İstenenler:
a: Cehennemi anlatan metindeki "Gerçekten bu" sözleriyle başlayan paragrafı, ana bilgilerini koruyarak daha kısa biçimde yeniden yazın.
b: Cehennemi anlatan metni kaldığı yerden sürdürün.

Gösterilen metin:
▬▬▬▬▬▬▬▬▬▬
Gerçekten bu "Sakar" cehennemin büyük derelerinden, çukurlarından biridir. Cehennem "yedi dere"den oluşur. Bunlar sırayla: "Cehennem, lezâ, Hudame, saîr, cahîm, Hâviye ve sakar". Bunların böyle zikredilmesi, insanların Allah'ın rahmetine hep güvenmeyip azabının da hak olduğunu düşünerek haramlardan sakınmaları içindir. Kâfire de-mü’mine de ders vardır.

37

"... sizden ileri gitmek, yahut geri kalmak isteyenler için korkutucu olmak bakımından"

Küfür-şirk ehlinin yerlerini, tevhid-tâat ehlinin mertebelerini belirttik.
▬▬▬▬▬▬▬▬▬▬
Çıkarılan bilgiler:
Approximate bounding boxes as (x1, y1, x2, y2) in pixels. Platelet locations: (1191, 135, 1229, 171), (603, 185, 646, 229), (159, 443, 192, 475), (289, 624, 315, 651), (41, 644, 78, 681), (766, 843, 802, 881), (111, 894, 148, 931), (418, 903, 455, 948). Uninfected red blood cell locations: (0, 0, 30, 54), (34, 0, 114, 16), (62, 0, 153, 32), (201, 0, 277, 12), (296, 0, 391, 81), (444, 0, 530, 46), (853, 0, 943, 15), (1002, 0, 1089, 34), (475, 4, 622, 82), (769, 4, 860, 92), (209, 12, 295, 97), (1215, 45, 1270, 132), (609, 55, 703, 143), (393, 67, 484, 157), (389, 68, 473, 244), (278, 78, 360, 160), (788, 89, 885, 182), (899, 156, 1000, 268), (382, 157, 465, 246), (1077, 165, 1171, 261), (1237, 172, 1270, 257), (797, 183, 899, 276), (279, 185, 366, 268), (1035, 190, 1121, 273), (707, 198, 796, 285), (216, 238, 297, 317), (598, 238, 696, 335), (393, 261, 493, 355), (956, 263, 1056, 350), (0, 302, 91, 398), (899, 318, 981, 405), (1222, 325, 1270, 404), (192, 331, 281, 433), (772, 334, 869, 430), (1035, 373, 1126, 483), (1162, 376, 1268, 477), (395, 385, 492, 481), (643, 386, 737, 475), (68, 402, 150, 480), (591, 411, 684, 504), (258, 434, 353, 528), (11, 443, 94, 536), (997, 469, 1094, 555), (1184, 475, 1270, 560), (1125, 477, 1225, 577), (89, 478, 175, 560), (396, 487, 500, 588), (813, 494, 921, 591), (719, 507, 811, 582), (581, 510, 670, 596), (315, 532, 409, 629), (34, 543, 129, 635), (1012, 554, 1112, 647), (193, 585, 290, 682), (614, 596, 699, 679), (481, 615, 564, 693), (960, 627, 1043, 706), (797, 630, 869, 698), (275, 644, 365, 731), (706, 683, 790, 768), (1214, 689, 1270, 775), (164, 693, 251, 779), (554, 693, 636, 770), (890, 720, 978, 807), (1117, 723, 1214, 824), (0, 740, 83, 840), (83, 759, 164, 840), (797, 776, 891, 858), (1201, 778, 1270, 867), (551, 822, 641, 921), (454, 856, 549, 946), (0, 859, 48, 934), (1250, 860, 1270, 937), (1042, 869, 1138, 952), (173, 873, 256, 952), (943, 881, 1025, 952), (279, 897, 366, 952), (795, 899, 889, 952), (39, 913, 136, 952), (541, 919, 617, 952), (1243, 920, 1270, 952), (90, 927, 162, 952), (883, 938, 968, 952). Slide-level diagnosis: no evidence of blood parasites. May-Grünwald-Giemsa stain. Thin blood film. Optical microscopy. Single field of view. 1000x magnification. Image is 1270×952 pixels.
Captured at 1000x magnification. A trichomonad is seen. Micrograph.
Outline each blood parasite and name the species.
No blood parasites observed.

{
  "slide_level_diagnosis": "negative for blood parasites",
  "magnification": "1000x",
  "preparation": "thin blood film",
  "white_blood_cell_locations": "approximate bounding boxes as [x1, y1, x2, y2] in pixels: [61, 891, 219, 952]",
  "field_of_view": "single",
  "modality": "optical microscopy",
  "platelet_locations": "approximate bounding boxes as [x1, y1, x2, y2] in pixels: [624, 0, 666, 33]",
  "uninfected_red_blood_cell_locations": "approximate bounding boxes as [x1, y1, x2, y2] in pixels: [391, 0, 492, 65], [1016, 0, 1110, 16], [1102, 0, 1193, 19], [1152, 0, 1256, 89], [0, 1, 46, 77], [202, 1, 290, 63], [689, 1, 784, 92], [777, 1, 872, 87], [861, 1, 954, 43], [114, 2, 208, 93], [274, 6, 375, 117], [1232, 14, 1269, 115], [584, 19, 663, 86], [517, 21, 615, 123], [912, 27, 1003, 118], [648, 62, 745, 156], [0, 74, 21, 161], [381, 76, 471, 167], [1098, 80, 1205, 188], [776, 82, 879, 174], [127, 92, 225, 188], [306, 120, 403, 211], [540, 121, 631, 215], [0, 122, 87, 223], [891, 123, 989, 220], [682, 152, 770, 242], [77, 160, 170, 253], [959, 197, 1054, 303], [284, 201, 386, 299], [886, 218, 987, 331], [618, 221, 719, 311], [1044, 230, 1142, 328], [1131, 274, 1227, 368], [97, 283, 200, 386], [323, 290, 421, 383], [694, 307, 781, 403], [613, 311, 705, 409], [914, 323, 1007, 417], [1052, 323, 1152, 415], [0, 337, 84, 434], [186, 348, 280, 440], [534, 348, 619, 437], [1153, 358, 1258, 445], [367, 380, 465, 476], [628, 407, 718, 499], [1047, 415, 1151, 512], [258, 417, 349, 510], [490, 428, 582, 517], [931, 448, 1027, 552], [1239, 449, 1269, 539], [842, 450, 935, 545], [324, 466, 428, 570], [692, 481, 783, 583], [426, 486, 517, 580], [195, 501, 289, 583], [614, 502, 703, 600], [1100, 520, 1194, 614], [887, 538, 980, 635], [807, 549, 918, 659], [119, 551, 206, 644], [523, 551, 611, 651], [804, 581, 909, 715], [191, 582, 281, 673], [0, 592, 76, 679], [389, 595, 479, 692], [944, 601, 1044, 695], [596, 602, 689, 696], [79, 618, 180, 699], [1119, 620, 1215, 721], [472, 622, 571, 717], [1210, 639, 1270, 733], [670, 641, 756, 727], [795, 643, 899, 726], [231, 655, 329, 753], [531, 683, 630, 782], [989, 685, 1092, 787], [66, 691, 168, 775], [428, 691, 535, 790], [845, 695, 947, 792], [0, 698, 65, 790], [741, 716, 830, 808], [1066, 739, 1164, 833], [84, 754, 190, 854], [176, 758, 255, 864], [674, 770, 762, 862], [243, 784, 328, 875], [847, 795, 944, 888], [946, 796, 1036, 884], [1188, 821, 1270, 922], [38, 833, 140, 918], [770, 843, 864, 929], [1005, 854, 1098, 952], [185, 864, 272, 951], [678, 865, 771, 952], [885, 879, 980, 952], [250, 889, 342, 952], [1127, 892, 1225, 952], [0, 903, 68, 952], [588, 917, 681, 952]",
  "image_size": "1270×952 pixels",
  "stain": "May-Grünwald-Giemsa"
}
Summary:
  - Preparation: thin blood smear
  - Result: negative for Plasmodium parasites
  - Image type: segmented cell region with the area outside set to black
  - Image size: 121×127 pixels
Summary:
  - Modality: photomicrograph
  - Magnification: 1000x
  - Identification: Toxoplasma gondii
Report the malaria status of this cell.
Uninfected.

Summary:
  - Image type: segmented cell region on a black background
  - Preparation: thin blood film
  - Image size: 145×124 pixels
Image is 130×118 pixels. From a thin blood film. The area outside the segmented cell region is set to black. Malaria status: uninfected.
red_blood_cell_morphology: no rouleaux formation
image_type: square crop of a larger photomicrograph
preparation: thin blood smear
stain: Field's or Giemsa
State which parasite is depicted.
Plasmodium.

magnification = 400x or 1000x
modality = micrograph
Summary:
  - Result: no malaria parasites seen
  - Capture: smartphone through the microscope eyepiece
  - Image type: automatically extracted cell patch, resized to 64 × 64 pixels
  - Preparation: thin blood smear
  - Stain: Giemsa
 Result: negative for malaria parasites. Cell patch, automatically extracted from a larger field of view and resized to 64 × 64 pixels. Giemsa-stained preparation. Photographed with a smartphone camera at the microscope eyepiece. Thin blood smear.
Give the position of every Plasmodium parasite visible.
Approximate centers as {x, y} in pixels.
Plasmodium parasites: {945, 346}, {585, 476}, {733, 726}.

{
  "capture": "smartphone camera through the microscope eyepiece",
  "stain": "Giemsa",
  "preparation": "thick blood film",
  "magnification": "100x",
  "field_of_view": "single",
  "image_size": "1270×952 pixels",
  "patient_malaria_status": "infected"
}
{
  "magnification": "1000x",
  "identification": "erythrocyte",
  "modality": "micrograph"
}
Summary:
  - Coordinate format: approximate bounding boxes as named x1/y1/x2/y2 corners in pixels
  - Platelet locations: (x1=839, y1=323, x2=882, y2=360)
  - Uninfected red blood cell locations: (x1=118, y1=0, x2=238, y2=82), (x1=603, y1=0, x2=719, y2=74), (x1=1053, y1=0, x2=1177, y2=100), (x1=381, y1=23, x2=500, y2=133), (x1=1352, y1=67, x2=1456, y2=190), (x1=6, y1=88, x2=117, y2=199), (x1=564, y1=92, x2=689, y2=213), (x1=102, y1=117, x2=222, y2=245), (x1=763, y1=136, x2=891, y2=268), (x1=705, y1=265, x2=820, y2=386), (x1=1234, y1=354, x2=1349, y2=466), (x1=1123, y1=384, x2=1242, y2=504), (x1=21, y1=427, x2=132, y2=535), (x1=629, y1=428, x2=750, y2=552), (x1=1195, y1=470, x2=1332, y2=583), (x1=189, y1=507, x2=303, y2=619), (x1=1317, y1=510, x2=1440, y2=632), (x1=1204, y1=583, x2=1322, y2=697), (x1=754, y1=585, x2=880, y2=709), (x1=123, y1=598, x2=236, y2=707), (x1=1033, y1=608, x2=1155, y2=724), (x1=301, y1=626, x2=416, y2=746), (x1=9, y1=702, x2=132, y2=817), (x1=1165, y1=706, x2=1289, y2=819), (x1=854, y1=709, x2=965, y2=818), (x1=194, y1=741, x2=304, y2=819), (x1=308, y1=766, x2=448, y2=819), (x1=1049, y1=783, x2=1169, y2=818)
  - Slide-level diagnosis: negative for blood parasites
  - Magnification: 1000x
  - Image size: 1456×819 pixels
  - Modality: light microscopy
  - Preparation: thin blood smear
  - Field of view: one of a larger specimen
▬▬▬▬▬▬▬▬▬▬
Yanıt listesi:
a: Sakar, cehennemi oluşturan yedi dereden biridir. Bu dereler sırasıyla Cehennem, Lezâ, Hudame, Saîr, Cahîm, Hâviye ve Sakar'dır. Bunların anılması, insanların yalnızca Allah'ın rahmetine güvenmeyip azabının da hak olduğunu düşünerek haramlardan sakınmaları içindir. Bunda hem kâfir hem mü'min için ders vardır.

b:
Maksadımız şudur: Kâfirler Teybe ederek mü’minler olsunlar. Mü’minler de günahlardan tevbe etsinler. Böyle olmazsa kâfirler (Sakar)a girerler. Mü’minler de, günahları kadar azap çekerler...

38

"Her nefis, kazandığı şey mukabilinde bir rehinedir."

39

"Ancak sağcılar böyle değil."

Kıyamet gününde her nefis ne işlediyse onun ipoteği altındadır. Yaptıklarının tutsağıdır. İyi-kötü yaptıklarının tek tek hesabını verecekler. Ancak Mîsâk vaktinde (Ruhlar âleminde "Ben sizin Rabbiniz değil miyim?" hitabına "Evet. Diyenler"in o sözlerine uygun olarak) Hazret-i Âdem (aleyhisselâm) in sağında durmuş olanların "amel defterleri Arşın sağından" verilir. Hazret-i Ali (radıyallahü anh) der ki: "Bunlar, mü’minlerin küçük yaşta ölen çocuklarıdır. Onlar için hesap yoktur. Çünkü günah işlememişlerdir."

40

"(Onlar) cennetlerdedirler. Soruşurlar:"

41

"Günahkârlar(ın hallerini):"

42

"Sizi cehenneme sokan nedir?"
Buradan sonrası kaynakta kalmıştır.